#### The task
In the rows from the one containing "How far is [18,166]" down through the last row, switch every "camera" to "photographer" and give back only those lines, otherwise unchanged. Leave the pictures out.

#### Data to process

◆ ◆ ◆ ◆

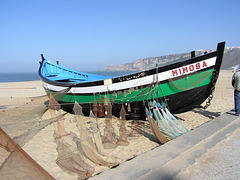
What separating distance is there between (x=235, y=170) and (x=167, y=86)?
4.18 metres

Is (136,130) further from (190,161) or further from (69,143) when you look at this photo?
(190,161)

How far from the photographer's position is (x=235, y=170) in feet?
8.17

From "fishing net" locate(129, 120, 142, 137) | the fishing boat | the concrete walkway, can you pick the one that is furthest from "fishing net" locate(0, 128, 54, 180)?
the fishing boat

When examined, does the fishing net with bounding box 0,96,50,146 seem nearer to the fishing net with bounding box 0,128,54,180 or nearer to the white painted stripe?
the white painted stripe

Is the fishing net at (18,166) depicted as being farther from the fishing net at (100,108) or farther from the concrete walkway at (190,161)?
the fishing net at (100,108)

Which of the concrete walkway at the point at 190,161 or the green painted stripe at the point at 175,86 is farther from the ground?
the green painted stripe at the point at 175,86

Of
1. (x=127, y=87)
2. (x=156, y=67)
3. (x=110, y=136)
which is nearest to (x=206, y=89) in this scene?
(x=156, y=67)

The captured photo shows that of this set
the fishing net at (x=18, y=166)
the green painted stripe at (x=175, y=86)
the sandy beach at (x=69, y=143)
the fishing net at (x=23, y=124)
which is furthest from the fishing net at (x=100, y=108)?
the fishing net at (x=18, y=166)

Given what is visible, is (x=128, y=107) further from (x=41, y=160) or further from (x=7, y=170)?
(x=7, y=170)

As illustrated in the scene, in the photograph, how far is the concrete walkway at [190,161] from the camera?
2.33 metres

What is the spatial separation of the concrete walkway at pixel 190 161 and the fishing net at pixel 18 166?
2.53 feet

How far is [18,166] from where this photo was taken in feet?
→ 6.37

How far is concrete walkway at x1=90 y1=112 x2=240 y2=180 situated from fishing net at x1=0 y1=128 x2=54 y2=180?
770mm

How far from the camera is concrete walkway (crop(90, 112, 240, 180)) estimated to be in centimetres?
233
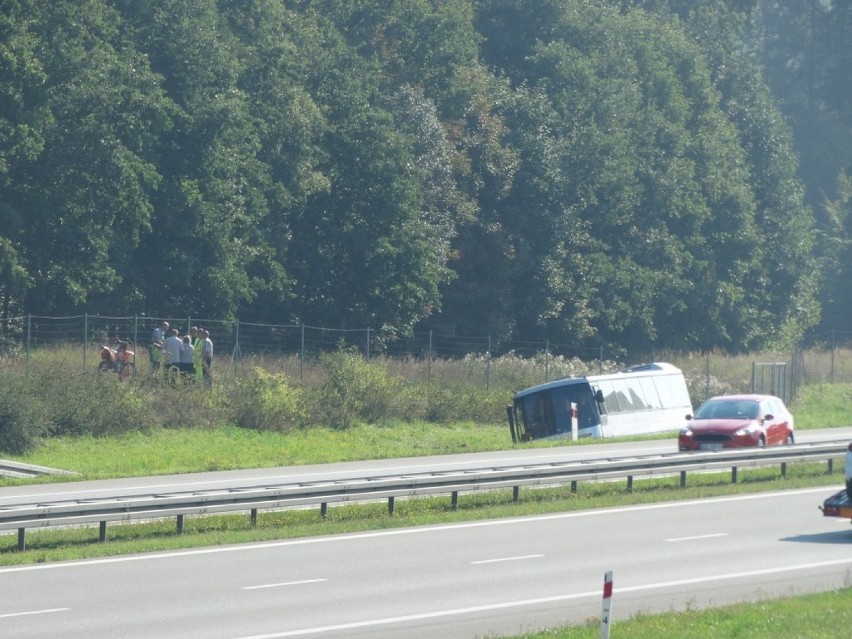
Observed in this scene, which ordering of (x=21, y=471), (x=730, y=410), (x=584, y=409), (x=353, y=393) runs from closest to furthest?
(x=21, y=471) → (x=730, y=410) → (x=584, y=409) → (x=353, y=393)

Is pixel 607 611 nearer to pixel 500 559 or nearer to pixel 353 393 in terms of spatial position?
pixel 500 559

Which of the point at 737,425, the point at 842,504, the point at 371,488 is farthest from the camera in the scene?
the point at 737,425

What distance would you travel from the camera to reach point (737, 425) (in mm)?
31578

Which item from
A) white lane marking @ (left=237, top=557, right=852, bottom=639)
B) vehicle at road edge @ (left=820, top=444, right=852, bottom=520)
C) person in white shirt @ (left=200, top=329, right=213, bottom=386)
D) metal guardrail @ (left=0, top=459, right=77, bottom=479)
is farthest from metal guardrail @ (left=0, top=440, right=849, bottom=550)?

◆ ◆ ◆ ◆

#### Written response
How far is [18,166] from where this photo was taken in feet?
→ 6.37

How far is concrete walkway at x1=90 y1=112 x2=240 y2=180 situated from fishing net at x1=0 y1=128 x2=54 y2=180?
770mm

How far from the photographer is concrete walkway (crop(90, 112, 240, 180)) estimated to be in centimetres?
233
Observed in this scene, which ordering of (x=21, y=471), (x=730, y=410), (x=584, y=409), (x=353, y=393) runs from closest to furthest?
(x=21, y=471) → (x=730, y=410) → (x=584, y=409) → (x=353, y=393)

Is pixel 607 611 nearer to pixel 500 559 or nearer to pixel 353 393 in terms of spatial position?
pixel 500 559

Which of the point at 737,425, the point at 842,504, the point at 371,488 is farthest from the photographer in the scene?
the point at 737,425

What distance would you travel from the photographer to reach point (737, 425) (in mm)?
31578

Which item from
A) white lane marking @ (left=237, top=557, right=852, bottom=639)
B) vehicle at road edge @ (left=820, top=444, right=852, bottom=520)
C) person in white shirt @ (left=200, top=329, right=213, bottom=386)
D) metal guardrail @ (left=0, top=459, right=77, bottom=479)
is farthest from metal guardrail @ (left=0, top=440, right=849, bottom=550)?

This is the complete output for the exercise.